D’une certaine manière, l’évolution actuelle de la justice pénale – et ce projet de loi le confirme – donne raison à Michel Foucault, qui soulignait plusieurs glissements : tout d’abord, de la peine vers la condamnation, l’exécution de celle-ci étant différée ou assouplie ; ensuite, de la punition vers la guérison, alors que, si, malheureusement, certains détenus sont malades, tous ne le sont pas : ni génétique, ni sociologique, l’acte libre existe et il doit être sanctionné ; enfin, de la sanction des hommes libres au contrôle des êtres dangereux, et le bracelet électronique est le signe le plus évident de cette malheureuse tendance.

Pour conclure, j’invite mes collègues de la majorité à retrouver la philosophie de la liberté qui nous anime, sans cette mauvaise conscience qui risque de nous inciter à insérer dans la loi des mesures contradictoires avec celles que nous proposons depuis sept ans. Les droits des détenus doivent être reconnus.

Pour autant, cela ne doit pas entraver l’exigence légitime du bien commun : la sécurité de tous les citoyens.

Je souhaiterais donc que le texte actuel soit corrigé dans un plus grand souci d’équilibre et que l’on fasse preuve de la lucidité qui consiste à reconnaître que la justice exige des moyens qu’elle ne possède pas actuellement. C’est là que se situent le véritable problème et sa solution.

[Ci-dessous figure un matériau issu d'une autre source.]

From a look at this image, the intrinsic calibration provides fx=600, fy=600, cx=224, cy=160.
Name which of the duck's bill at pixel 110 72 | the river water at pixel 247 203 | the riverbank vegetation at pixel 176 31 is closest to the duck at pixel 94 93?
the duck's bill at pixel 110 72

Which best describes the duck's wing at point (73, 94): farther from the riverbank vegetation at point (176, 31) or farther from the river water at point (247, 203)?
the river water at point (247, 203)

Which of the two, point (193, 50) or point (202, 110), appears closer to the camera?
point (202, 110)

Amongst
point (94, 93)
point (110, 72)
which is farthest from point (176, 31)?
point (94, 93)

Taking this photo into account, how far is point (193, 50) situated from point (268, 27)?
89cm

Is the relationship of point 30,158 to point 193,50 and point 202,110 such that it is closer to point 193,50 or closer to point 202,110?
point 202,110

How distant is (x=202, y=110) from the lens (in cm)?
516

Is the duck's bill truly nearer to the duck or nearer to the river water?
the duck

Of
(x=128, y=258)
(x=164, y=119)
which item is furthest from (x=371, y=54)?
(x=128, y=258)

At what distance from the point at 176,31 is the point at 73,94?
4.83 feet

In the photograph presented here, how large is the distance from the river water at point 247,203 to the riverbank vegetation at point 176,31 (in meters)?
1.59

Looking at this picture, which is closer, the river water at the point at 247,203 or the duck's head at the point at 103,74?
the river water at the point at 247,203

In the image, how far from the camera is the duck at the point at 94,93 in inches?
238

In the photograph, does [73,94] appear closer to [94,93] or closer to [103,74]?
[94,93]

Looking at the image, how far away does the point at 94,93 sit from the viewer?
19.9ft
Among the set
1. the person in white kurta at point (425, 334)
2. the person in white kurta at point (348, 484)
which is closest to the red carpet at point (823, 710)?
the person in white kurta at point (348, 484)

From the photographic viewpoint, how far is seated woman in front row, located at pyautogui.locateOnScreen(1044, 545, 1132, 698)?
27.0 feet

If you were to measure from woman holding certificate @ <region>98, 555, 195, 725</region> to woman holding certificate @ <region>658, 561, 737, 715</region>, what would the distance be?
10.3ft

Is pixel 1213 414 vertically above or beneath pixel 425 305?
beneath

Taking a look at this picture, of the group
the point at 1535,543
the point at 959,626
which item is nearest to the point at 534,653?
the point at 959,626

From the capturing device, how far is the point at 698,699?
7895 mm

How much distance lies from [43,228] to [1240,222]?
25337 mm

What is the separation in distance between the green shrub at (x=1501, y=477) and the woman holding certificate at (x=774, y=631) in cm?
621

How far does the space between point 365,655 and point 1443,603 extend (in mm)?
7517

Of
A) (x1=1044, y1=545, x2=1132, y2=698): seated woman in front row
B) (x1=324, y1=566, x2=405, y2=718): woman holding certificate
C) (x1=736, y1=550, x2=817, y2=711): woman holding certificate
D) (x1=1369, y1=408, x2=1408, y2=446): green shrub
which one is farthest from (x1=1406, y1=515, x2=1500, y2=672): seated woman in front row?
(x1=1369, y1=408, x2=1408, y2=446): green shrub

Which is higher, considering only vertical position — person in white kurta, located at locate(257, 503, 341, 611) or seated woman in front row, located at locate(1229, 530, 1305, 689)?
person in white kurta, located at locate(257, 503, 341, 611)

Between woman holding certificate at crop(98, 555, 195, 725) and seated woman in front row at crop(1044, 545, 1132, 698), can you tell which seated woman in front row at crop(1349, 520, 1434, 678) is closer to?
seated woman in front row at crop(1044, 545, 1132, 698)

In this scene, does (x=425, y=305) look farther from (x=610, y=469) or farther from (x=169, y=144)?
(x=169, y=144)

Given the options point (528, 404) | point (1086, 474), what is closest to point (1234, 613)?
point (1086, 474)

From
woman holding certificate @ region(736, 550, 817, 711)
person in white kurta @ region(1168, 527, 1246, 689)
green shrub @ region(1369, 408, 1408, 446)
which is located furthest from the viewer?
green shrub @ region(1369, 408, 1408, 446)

La personnalisation des peines, que vous avez soulignée à juste titre, madame la ministre d’État, est une excellente idée.

Mais elle demande des moyens que 5 000 nouvelles places ne donneront pas, pas plus que l’accélération des flux. Plus de fermeté dans cette loi, plus de diversité dans le traitement des condamnés, plus de moyens : voilà ce qui est nécessaire ! La philosophie personnaliste est une excellente philosophie, monsieur Blanc, mais elle exige beaucoup de moyens. (Applaudissements sur les bancs du groupe UMP.)

(…)

M. Jean-Marie Bockel. Pour ce qui est de la place de la victime, monsieur Vanneste, il y aura, lors de l’examen des articles, un amendement consistant à baisser de dix à cinq ans le seuil permettant à l’avocat des parties civiles d’être associé à la décision de libération conditionnelle. Nous aurons sans doute une discussion intéressante à propos de cet amendement.